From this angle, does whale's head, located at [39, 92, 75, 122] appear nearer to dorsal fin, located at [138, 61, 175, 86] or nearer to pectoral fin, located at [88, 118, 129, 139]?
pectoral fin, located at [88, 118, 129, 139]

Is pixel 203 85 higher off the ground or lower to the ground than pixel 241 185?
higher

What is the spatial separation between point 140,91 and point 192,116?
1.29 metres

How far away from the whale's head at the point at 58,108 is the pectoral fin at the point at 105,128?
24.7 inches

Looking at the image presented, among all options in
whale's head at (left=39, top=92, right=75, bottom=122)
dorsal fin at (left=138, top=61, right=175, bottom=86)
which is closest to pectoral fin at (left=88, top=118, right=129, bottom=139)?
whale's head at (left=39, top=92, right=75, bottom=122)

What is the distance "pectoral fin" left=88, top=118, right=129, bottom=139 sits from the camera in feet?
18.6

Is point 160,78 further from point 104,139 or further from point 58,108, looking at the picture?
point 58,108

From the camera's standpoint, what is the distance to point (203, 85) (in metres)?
• • • •
> EXERCISE: Copy all of the material above word for word, from the first line through the last.

> EXERCISE RESPONSE:
From this angle, does whale's head, located at [39, 92, 75, 122] appear nearer to dorsal fin, located at [138, 61, 175, 86] or nearer to pectoral fin, located at [88, 118, 129, 139]?
pectoral fin, located at [88, 118, 129, 139]

Is pixel 203 85 higher off the ground or lower to the ground than pixel 241 185?
higher

What is the spatial separation between point 140,91 and point 192,116?
1.29 metres

How far away from the whale's head at the point at 58,108 is the pectoral fin at the point at 105,128?
24.7 inches

Looking at the image presented, among all options in
whale's head at (left=39, top=92, right=75, bottom=122)
dorsal fin at (left=138, top=61, right=175, bottom=86)
which is closest to pectoral fin at (left=88, top=118, right=129, bottom=139)?
whale's head at (left=39, top=92, right=75, bottom=122)

What is the distance "pectoral fin" left=88, top=118, right=129, bottom=139 sits from the camera in feet?
18.6

Is point 160,78 further from point 104,139 or further from point 58,108, looking at the picture?
point 58,108

From the camera's standpoint, what is the distance to point (203, 85) (in metres)?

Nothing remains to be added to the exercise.